EDITORIAL: COVID Color Map Should get a Red Light
A proposal by the European Commission (EC) to simplify information about COVID-related travel threats runs the risk of doing the opposite.
The proposed system would attach traffic-light colors to regions and, broadly speaking, follow the principle of green for go, amber for caution, red for no-go. Then, in classic bureaucratic fashion, EC adds a fourth color—grey for don’t know.
The problem that the EC is trying to solve is valid. There is a complete lack of harmonization by governments worldwide in their approaches to quarantines and border closures, which are popping up and down at a moment’s notice, leaving travellers uncertain if they should travel internationally.
As European commissioner for justice Didier Reynders put it, “The cacophony of national rules in the EU is overwhelming.”
The inconsistencies, complexities and politicization of these ad hoc rules is stifling air travel and economies.
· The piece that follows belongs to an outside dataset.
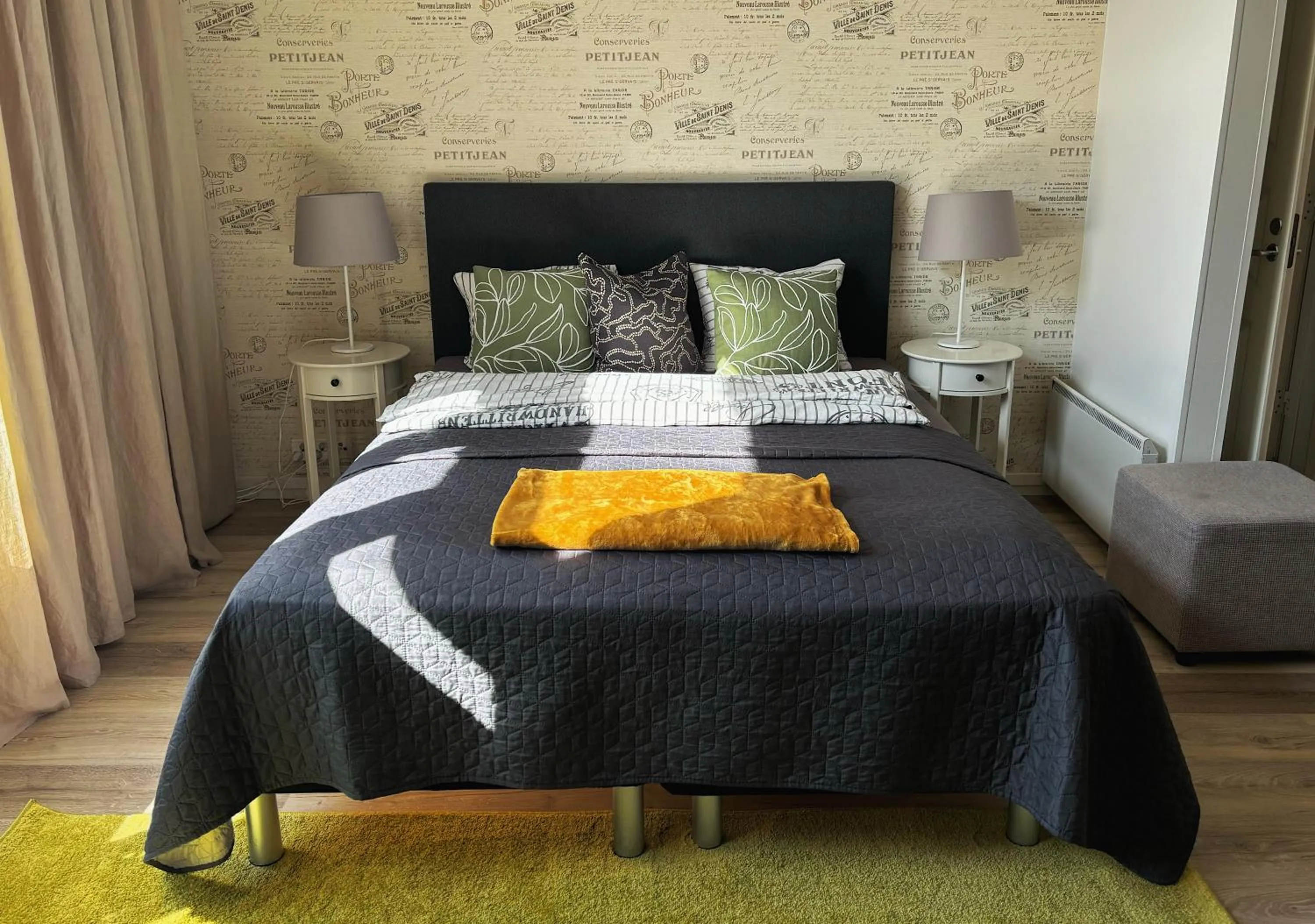 Bed in Hamina Bastion Apartments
Budapest ultra-LCC Wizz Air, as an example, has been one of the fastest European carriers to adapt and restore its network and it serves some 45 countries. But in the past six months it has not seen any two governments approach virus-related restrictions in the same way.
Colored maps emerged after the 9/11 terrorist attacks and for the most part, were ineffective. Few people knew the difference between a red alert and amber. And in many places, including the US, amber became the default and was ignored by the traveling public.
The EC’s COVID color map is similarly opaque and full of ifs and buts. Green = total number of newly notified COVID-19 cases is less than 25 during a 14-day period AND the percentage of positive tests from all COVID-19 tests is less than 3%. Amber = total number of newly notified COVID-19 cases is less than 50 during a 14-day period BUT the percentage of positive tests from all COVID-19 tests is 3% or more OR the total number of newly notified COVID-19 cases is between 25 and 150 BUT the percentage of positive tests from all COVID-19 tests is less than 3%. Red = the total number of newly notified COVID-19 cases is more than 50 during a 14-day period AND the percentage of positive tests from all COVID-19 tests is 3% or more OR the total number of newly notified COVID-19 cases is more than 150 per 100 000 people during a 14-day period. Got that? If no, don’t worry—there’s still grey, where there’s not enough data to be sure.
Clear as brown mud.
What’s needed is not a kid’s crayon set, but an urgent dialogue between governments to agree a harmonized, common set of principles on travel restrictions that are consistently followed. These should recognize the enormous efforts that the airline industry had made to keep flying safe.
Approached correctly, that would be winning checkered flag for everyone.